Sukses

Pemerintah Didesak Melakukan Aksi Nyata Terkait Perubahan Iklim

Salah satu pekerjaan rumah Indonesia yang mendesak adalah transisi dari energi kotor ke energi hijau.

Liputan6.com, Jakarta Masyarakat menuntut pemerintah untuk mewujudkan aksi nyata dalam penanganan perubahan iklim seperti janji Presiden Joko Widodo dalam KTT Pemimpin Dunia tentang Perubahan Iklim atau COP26. Salah satu yang cukup mendesak adalah transisi energi.

Direktur Eksekutif Institute for Essential Services Reform (IESR) Fabby Tumiwa menyatakan, apa yang pemimpin dunia, termasuk Indonesia, sampaikan dalam COP26 sifatnya masih komitmen. Menurut dia, komitmen tidak akan menurunkan emisi gas rumah kaca.

"Yang menurunkan emisi gas rumah kaca itu aksi. Jadi setelah COP ini kita ingin melihat bagaimana aksi itu dilaksanakan," kata Fabby.
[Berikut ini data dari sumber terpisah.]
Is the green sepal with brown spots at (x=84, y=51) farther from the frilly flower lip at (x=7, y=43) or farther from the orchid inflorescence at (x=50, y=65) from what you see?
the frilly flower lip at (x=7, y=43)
Salah satu pekerjaan rumah Indonesia yang mendesak adalah transisi dari energi kotor ke energi hijau. Saat ini, batubara masih merupakan sumber utama energi listrik. Indonesia telah memiliki rencana lanjutan untuk penutupan awal beberapa pembangkit listrik tenaga batubara (PLTU).

"Transisi (energi) ini bukan hanya tentang Indonesia, tetapi masyarakat internasional turut mengamati sehingga kita perlu menunjukkan kemajuan kita untuk menjaga akuntabilitas kita, dan kemudian untuk menarik lebih banyak bantuan internasional," jelas Fabby.

Fabby menyebut tiga hal utama yang bisa pemerintah Indonesia lakukan untuk mempercepat transisi energi di Indonesia, yaitu mempensiunkan dini pembangkit batubara, meningkatkan proyek-proyek energi terbarukan, dan membantu PLN dalam hal lelang dan pengadaan energi terbarukan.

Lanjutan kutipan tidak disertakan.